● **Exercise prompt**
Reproduce the records that follow in full, excluding any picture they contain.

• • •

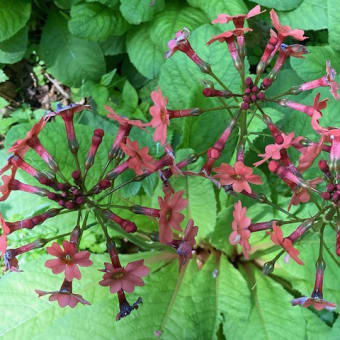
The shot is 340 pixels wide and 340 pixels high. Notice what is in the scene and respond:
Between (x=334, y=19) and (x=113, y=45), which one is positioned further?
(x=113, y=45)

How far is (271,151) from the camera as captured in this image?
2242 mm

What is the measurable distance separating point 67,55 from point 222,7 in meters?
1.63

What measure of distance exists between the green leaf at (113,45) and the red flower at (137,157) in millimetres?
2468

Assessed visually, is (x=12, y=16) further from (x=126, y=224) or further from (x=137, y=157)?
(x=126, y=224)

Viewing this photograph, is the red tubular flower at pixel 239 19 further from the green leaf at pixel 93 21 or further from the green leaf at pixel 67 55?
the green leaf at pixel 67 55

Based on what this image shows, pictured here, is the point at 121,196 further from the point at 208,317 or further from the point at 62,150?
the point at 208,317

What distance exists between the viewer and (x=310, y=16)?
13.0 ft

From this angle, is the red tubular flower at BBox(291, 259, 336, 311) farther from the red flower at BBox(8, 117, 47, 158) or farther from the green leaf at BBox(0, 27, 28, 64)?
the green leaf at BBox(0, 27, 28, 64)

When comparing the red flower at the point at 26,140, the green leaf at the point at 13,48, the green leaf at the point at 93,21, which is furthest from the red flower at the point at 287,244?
the green leaf at the point at 13,48

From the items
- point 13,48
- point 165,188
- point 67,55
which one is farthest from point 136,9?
point 165,188

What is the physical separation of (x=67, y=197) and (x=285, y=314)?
1.90 meters

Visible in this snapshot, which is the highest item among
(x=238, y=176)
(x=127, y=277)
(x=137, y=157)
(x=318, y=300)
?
(x=137, y=157)

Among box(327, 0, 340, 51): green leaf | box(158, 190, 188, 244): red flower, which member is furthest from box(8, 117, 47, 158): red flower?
box(327, 0, 340, 51): green leaf

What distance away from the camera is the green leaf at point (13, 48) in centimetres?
433
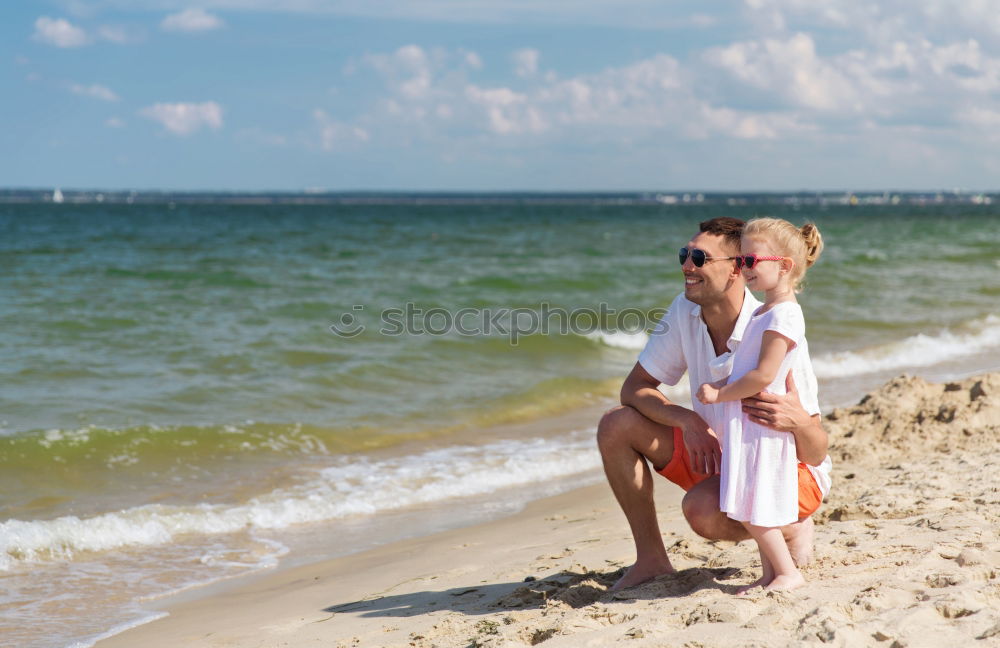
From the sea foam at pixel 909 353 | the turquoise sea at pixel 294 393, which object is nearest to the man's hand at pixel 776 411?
the turquoise sea at pixel 294 393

• • •

● **Result for this exercise**
The shot is 340 pixels wide and 340 pixels high. Notice what is in the scene and respond:
Between (x=334, y=19) and (x=113, y=45), which one is positioned further?
(x=113, y=45)

How far is (271,151) from the camera as captured in this image?
2242 mm

What is the measurable distance separating point 67,55 from point 222,7 in meters?
1.63

What measure of distance exists between the green leaf at (113,45) and the red flower at (137,157) in millimetres?
2468

Assessed visually, is (x=12, y=16) further from (x=126, y=224) or further from (x=137, y=157)?
(x=126, y=224)

Viewing this photograph, is the red tubular flower at pixel 239 19 further from the green leaf at pixel 93 21 or further from the green leaf at pixel 67 55?
the green leaf at pixel 67 55

Based on what this image shows, pictured here, is the point at 121,196 further from the point at 208,317 or further from the point at 62,150?
the point at 208,317

What distance exists between the viewer and (x=310, y=16)?
13.0 ft

From this angle, is the red tubular flower at BBox(291, 259, 336, 311) farther from the red flower at BBox(8, 117, 47, 158) or farther from the green leaf at BBox(0, 27, 28, 64)?
the green leaf at BBox(0, 27, 28, 64)

When comparing the red flower at the point at 26,140, the green leaf at the point at 13,48, the green leaf at the point at 93,21, which is furthest from the red flower at the point at 287,244?
the green leaf at the point at 13,48

From the items
- point 13,48
- point 165,188
- point 67,55
which one is farthest from point 136,9?
point 165,188

What is the physical separation of (x=67, y=197) and (x=285, y=314)?
1.90 meters

Visible in this snapshot, which is the highest item among
(x=238, y=176)
(x=127, y=277)
(x=137, y=157)
(x=318, y=300)
?
(x=137, y=157)

Among box(327, 0, 340, 51): green leaf | box(158, 190, 188, 244): red flower, which member is furthest from box(8, 117, 47, 158): red flower?
box(327, 0, 340, 51): green leaf

What distance away from the camera is the green leaf at point (13, 48) in centimetres?
433
From the sea foam at pixel 909 353 | the turquoise sea at pixel 294 393, which object is nearest to the man's hand at pixel 776 411?
the turquoise sea at pixel 294 393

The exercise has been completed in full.